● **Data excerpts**
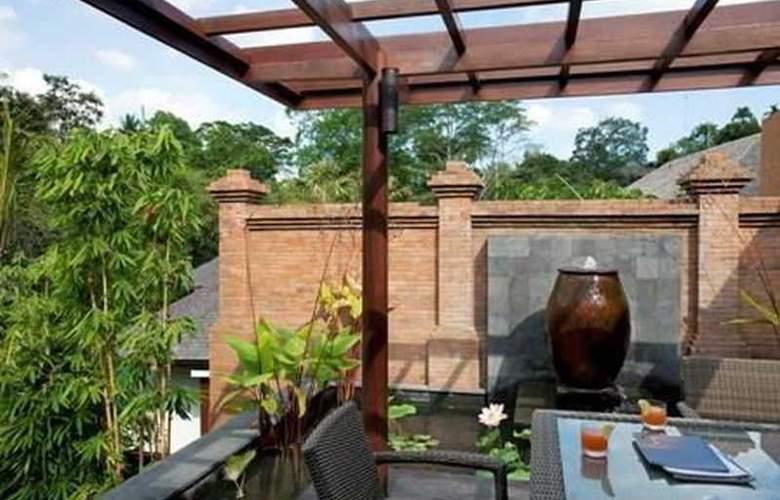 Villa Iskandar - Room - 16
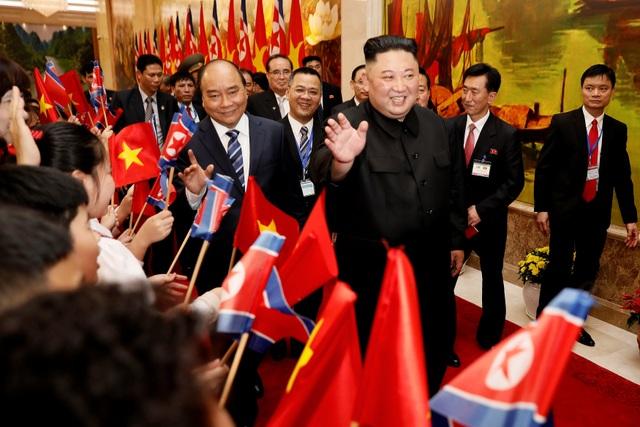 Những khoảnh khắc đẹp của Chủ tịch Kim Jong-un tại Việt Nam trên báo chí quốc tế - 17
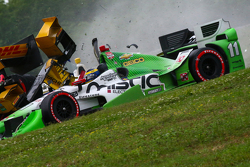 Simon Pagenaud, Team Penske Chevrolet, Ryan Hunter-Reay, Andretti Autosport Honda et Sebastien Bourdais, KVSH Racing se percutent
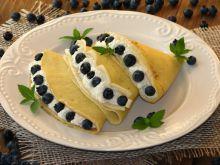 Naleśniki z serem i borówkami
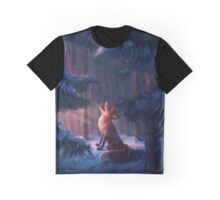 Fox in a snowy forest Graphic T-Shirt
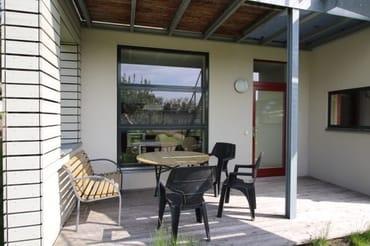 Terrasse mit Sitzmöglichkeit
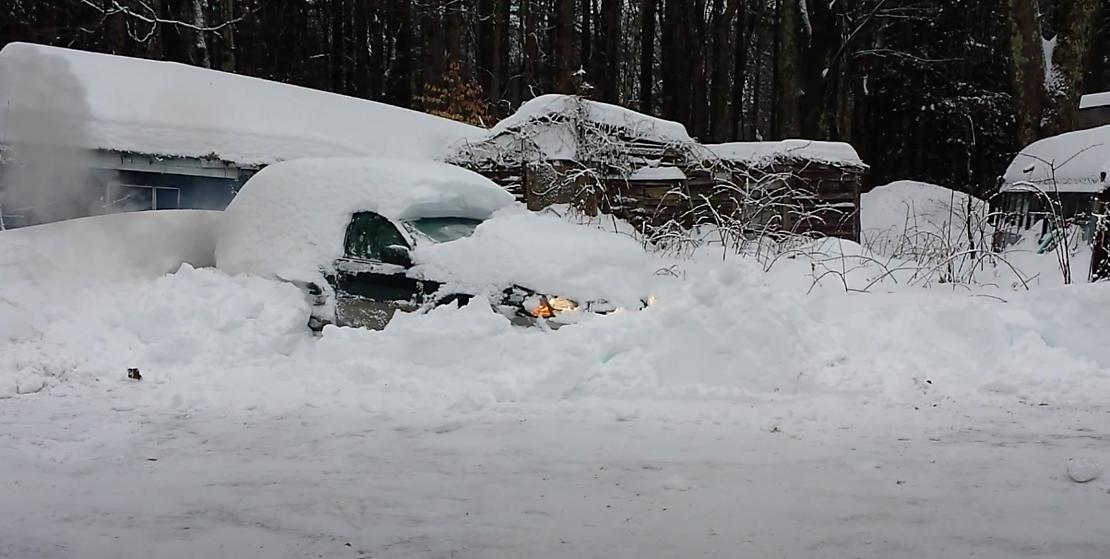 Removing Excess snow from vehicle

● **Your instructions**
Each record should be copied exactly, and each image left out.

● **Solution to this task**
 Villa Iskandar - Room - 16
 Những khoảnh khắc đẹp của Chủ tịch Kim Jong-un tại Việt Nam trên báo chí quốc tế - 17
 Simon Pagenaud, Team Penske Chevrolet, Ryan Hunter-Reay, Andretti Autosport Honda et Sebastien Bourdais, KVSH Racing se percutent
 Naleśniki z serem i borówkami
 Fox in a snowy forest Graphic T-Shirt
 Terrasse mit Sitzmöglichkeit
 Removing Excess snow from vehicle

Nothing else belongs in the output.